I confronted her once more and she confessed that she was back on ****** *******, sleeping with married men.

She tried arguing that it would help our marriage, bring some spice into the relationship, and that being on ****** ******* was a plus: Since everyone’s married, there’s no incentive to expose the other person. It was as though I was talking to a complete stranger, some bohemian. No one I knew would say something like that.

“You shouldn’t judge me,” S said. “You’re seeing things in black and white when there is so much more nuance to it.”

But really, there wasn’t. She was bored with me and wanted to play. It was very simple.

I tried to stay with her and work it out for three more months, but she ultimately revealed herself to be someone I didn’t want to be with. We separated in the summer of 2014. We are still going through our divorce.

When you’re betrayed in this way, to this degree, you become traumatized and experience post-traumatic stress disorder symptoms. The breach, needless to say, made it come back all at once. I triggered hard. My girlfriend of one year (we started dating after my wife and I separated) was a little confused as to why I was still so upset.

“It was really traumatic,” I explained to her.

People are surprised to hear about men whose wives are on ****** *******. Typically, guys are considered the philanderers — actively going out pursuing affairs — while women get hit on and reactively decide whether to cheat.

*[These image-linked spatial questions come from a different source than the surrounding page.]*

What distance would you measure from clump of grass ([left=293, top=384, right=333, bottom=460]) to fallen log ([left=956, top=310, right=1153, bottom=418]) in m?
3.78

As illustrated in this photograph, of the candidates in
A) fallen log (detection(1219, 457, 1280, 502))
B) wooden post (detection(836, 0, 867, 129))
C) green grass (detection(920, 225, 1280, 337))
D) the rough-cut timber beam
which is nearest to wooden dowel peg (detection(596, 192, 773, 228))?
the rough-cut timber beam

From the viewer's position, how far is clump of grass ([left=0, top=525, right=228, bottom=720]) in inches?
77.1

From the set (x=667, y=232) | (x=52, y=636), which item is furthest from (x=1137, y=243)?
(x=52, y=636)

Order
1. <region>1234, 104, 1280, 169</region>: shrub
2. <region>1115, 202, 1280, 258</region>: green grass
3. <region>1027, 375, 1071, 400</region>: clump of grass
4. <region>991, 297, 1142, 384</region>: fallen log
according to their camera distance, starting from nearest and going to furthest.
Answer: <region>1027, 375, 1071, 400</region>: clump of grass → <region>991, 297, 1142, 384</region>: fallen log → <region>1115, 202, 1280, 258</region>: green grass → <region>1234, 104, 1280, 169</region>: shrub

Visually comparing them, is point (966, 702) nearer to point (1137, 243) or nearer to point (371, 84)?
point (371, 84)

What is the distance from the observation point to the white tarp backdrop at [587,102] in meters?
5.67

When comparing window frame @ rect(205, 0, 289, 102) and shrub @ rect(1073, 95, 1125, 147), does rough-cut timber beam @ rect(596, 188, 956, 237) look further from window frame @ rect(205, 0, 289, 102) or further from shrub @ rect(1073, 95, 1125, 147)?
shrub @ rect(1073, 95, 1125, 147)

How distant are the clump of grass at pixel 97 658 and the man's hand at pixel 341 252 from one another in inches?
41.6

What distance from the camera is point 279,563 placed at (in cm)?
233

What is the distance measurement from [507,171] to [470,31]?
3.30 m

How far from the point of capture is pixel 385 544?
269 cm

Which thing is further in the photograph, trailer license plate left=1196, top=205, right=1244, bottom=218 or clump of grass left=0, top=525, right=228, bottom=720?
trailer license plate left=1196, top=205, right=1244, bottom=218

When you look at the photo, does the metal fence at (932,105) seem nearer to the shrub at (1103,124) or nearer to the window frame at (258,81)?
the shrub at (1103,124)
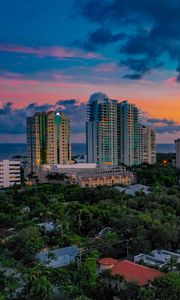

But that’s not always the case.

Sure, the hack revealed that only 14 percent of ****** *******’s users were women. But it’s a substantial number when you think of all the havoc those people, including my wife, have wreaked.

I’m most worried for my two children. Kids can be cruel, and I don’t want anyone going up to them and saying, “Did you see what your mother did?” My older son found out about the affairs when he chanced upon an anonymous blog I kept on survivinginfidelity.com. He still speaks to his mother, but has a hard time dealing with what happened. Our younger son, thankfully, doesn’t know.

But maybe there’s an upside to the breach. ****** ******* deserves everything that’s coming its way. The CEO is such a sociopath. Just think about all the misery he helps inflict. The fact that there are already two suicides linked to the breach is just so regrettable.

And for those who were caught, you should stand up and say, “Yeah, I did this. I admit it and I’m working toward being a better person.”
I’m currently looking for a new job in the tech world, and you can bet that I’m going to look up any potential new boss to see if they were on ****** ******* — anyone who would lie to his or her spouse would lie to me.

Being divorced after nearly two decades of marriage because my wife was cheating on me on a site like ****** ******* wasn’t the future I had envisioned. Back when we were together, I thought what we had was good. Only in retrospect, now that I’m separated and in a new relationship, do I understand how good it can be. My life is 1,000 percent better.

Now I understand what love is. It’s when someone appreciates you for who you actually are, and has your back. And when you’re not with them, you feel like something’s missing. And you can trust them with your life.

I didn’t have that before, but now I do.

___________________________________

Article appeared in New York Post


----------



## BobSimmons (Mar 2, 2013)

Truthseeker1 said:


> Now I understand what love is. It’s when someone appreciates you for who you actually are, and has your back. And when you’re not with them, you feel like something’s missing. *And you can trust them with your life.
> *
> I didn’t have that before, but now I do.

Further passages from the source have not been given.